Genomic technologies, including targeted sequencing, and more recently, whole genome sequencing (WGS) have generated unprecedented insights into the molecular basis of disease. The application of WGS to patients with rare Monogenic Disorders is now identifying a molecular diagnosis in approximately 50 per cent of patients. The ability for WGS to characterise structural variants (SV) has redefined the genomic landscape of many cancers, providing treatment insights that were not possible from targeted sequencing approaches alone. One of the greatest challenges for precision medicine is the translation of bioinformatic methods developed in the research setting, often to study cohorts, into the clinic. Methods must be accurate, fast, comprehensive, interpretable by a multidisciplinary team, and must apply to the n-of-1 patient-centred situation.
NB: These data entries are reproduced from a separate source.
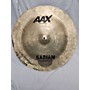 Used Sabian Used SABIAN 20in AAX Chinese Cymbal 40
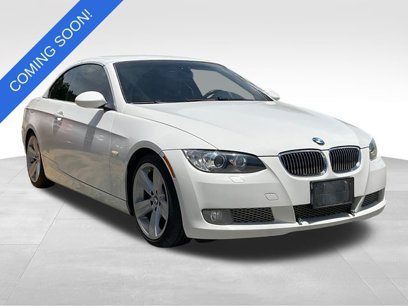 Used 2008 BMW 335i Convertible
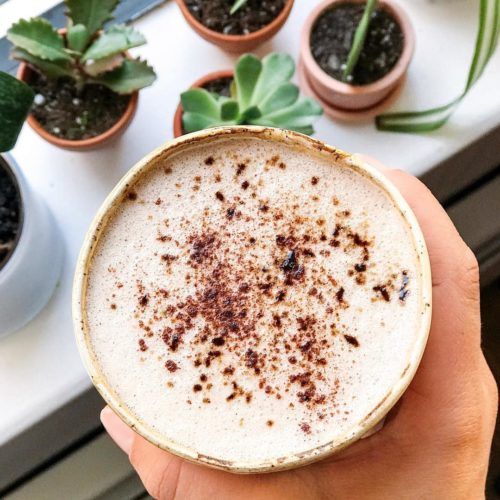 Mushroom Latte Elixir (12oz) STORE PICK UP ONLY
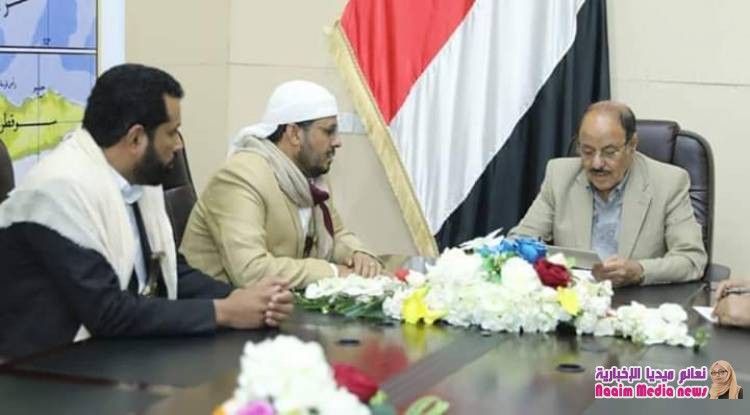 نائب رئيس الجمهورية يناقش جهود وزارة الأوقاف في توحيد الخطاب الارشادي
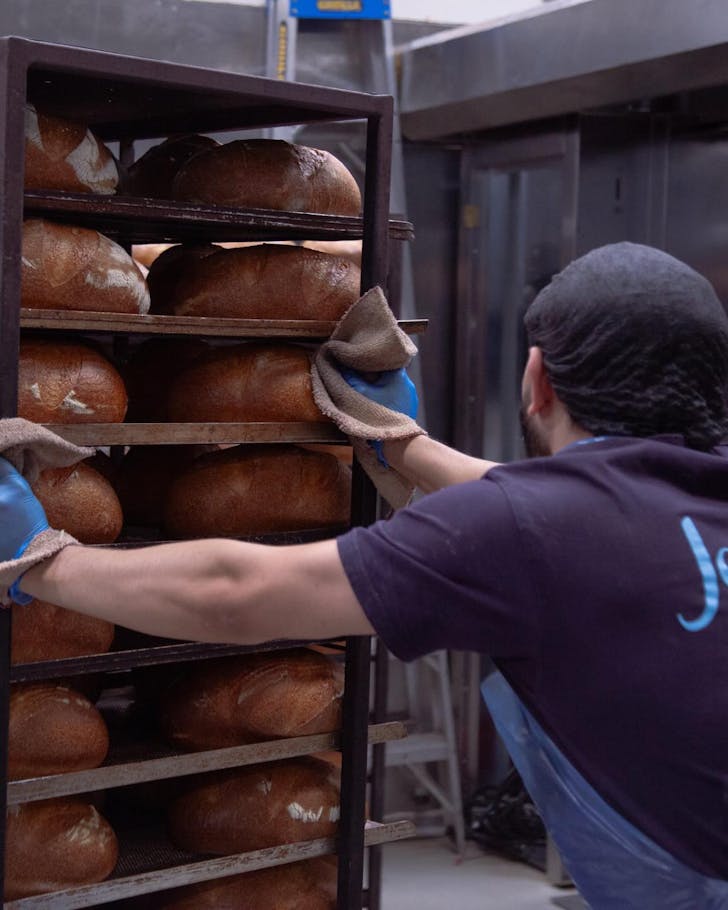 Jesse's Bakery best jewish bakeries Sydney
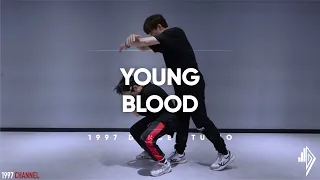 5 Seconds Of Summer - Youngblood l Choreography @CM @1997DADNCESTUDIO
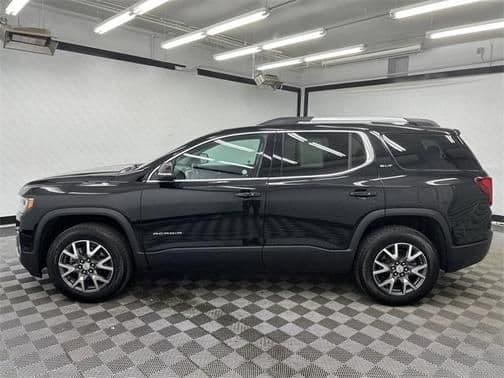 2023 gmc acadia slt front-wheel drive in birmingham, alabama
The purpose of this proposal is to improve the clinical management of patients with inherited genetic disease, through increasing the diagnostic yield in rare disease, or improved tumour characterisation. The objectives of the proposal are to continue to develop a suite of bioinformatic approaches to uncover different aspects of genome biology and assess how these influence disease, and ultimately to translate these methodologies into clinically accredited tests. Many of these aspects of genome biology can only be uncovered by WGS. As we have already developed Australia’s first clinically accredited^ WGS-based diagnostic test for investigating single nucleotide variants (SNVs) and small insertions and deletions, we are uniquely positioned to achieve these objectives.
This proposal will develop critical bioinformatic and translational capability to improve patient care in NSW, and beyond.